___ ENTRIES PROVIDED ___

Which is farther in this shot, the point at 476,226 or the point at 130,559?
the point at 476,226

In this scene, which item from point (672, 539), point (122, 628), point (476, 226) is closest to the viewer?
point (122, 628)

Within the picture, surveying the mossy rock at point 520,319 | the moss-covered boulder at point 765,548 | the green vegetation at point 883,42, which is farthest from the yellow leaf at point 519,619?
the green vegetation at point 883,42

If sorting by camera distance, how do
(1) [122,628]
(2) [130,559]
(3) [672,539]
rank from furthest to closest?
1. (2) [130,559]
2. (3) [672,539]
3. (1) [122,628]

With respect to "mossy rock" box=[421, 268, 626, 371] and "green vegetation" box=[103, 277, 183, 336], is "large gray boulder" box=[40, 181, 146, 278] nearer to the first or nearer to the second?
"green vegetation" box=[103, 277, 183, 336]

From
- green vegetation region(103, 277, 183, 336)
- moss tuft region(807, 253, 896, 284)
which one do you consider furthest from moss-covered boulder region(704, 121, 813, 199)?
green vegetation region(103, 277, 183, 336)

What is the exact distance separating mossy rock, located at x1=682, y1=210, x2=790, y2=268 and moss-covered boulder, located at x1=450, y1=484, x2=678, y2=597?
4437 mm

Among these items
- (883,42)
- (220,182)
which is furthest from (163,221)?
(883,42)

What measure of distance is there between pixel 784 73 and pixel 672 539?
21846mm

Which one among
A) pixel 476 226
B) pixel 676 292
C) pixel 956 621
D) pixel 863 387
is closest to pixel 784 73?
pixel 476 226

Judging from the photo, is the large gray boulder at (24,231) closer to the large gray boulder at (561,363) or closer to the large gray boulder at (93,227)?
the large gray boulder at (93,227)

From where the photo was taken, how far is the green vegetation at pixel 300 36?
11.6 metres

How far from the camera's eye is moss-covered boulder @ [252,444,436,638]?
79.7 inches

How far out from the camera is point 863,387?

___

## [PROBLEM TO SOLVE]
Rewrite the whole listing above, swapping "mossy rock" for "lichen-covered rock" and leaving everything else unchanged.

## [WRITTEN SOLUTION]
Which is farther in this shot, the point at 476,226 or the point at 130,559?
the point at 476,226

In this scene, which item from point (672, 539), point (122, 628), point (476, 226) is closest to the viewer?
point (122, 628)

Within the picture, surveying the lichen-covered rock at point 520,319 | the moss-covered boulder at point 765,548 | the green vegetation at point 883,42, which is farthest from the yellow leaf at point 519,619?
the green vegetation at point 883,42

If sorting by camera distance, how do
(1) [122,628]
(2) [130,559]
(3) [672,539]
rank from furthest to closest?
1. (2) [130,559]
2. (3) [672,539]
3. (1) [122,628]

With respect to "lichen-covered rock" box=[421, 268, 626, 371] and "green vegetation" box=[103, 277, 183, 336], is "large gray boulder" box=[40, 181, 146, 278] nearer to the first or nearer to the second?
"green vegetation" box=[103, 277, 183, 336]

From
- green vegetation region(103, 277, 183, 336)
- moss tuft region(807, 253, 896, 284)
which one do you consider furthest from moss-covered boulder region(704, 121, 813, 199)?
green vegetation region(103, 277, 183, 336)

What is the exact distance separating lichen-covered rock, located at x1=682, y1=210, x2=790, y2=268 and moss-covered boulder, located at x1=450, y1=484, x2=678, y2=597?
4437 mm

Among these items
- (883,42)
- (220,182)
which is furthest from (163,221)?
(883,42)

What measure of distance is there between pixel 784 73 and pixel 672 539?
21846mm

Which one among
A) pixel 476 226
B) pixel 676 292
C) pixel 956 621
D) pixel 863 387
is closest to pixel 784 73?
pixel 476 226

Judging from the photo, is the large gray boulder at (24,231) closer to the large gray boulder at (561,363) or closer to the large gray boulder at (93,227)?
the large gray boulder at (93,227)

From where the photo was taken, how far is the green vegetation at pixel 300 36?
11.6 metres

How far from the camera's eye is moss-covered boulder @ [252,444,436,638]?
79.7 inches

How far out from the camera is point 863,387?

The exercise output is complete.